Fu così che dopo una telefonata della serie “oggi a mezzogiorno arrivano tizio e caio”, (questo intorno alle 9.30 del mattino) e dopo aver corso fra cucina, sala e frigorifero in preda al panico, guardo in frigo con più calma. Avevo i classici “avanzi delle feste”. Ovviamente non roba andata a male, ma roba che mi era rimasta da preparazioni precedenti.

Ok bene, non devo uscire di corsa per comprare. Posso fare con quello che ho a disposizione.

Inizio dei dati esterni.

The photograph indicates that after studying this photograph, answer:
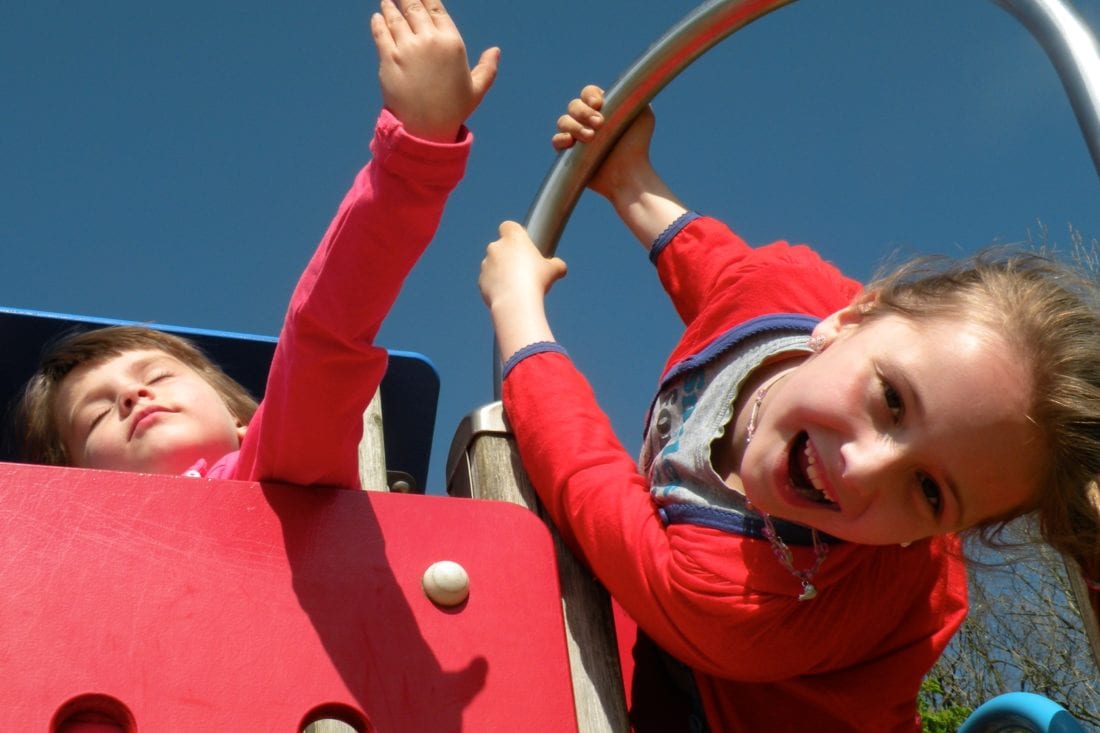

Ed in effetti questo piatto è fatto con quello che io chiamo “scovazzume da frigo”, cioè prendere quello che avanza, perché il cibo non si butta mai via, e cercare di assemblarlo in modo da farlo diventare commestibile.

Questo piatto è fatto con quello che mi era rimasto di ricotta, di agnello, e una scarola che dovevo sfruttare in tempi brevi per evitare che si rovinasse. Questo è il risultato. E poi… era tanto tempo che volevo cimentarmi con gli gnocchi ripieni, perché non approfittare dell’occasione? E per quanto riguarda gli gnocchi, tanto per gradire, possiamo farli con castelmagno e granella di noci. Gnocchi di pane? Gnocchi ripiena di crema liquida? O di fagioli rossi? Ma giusto per fare un esempio, in giro nel mio blog ce ne sono altri.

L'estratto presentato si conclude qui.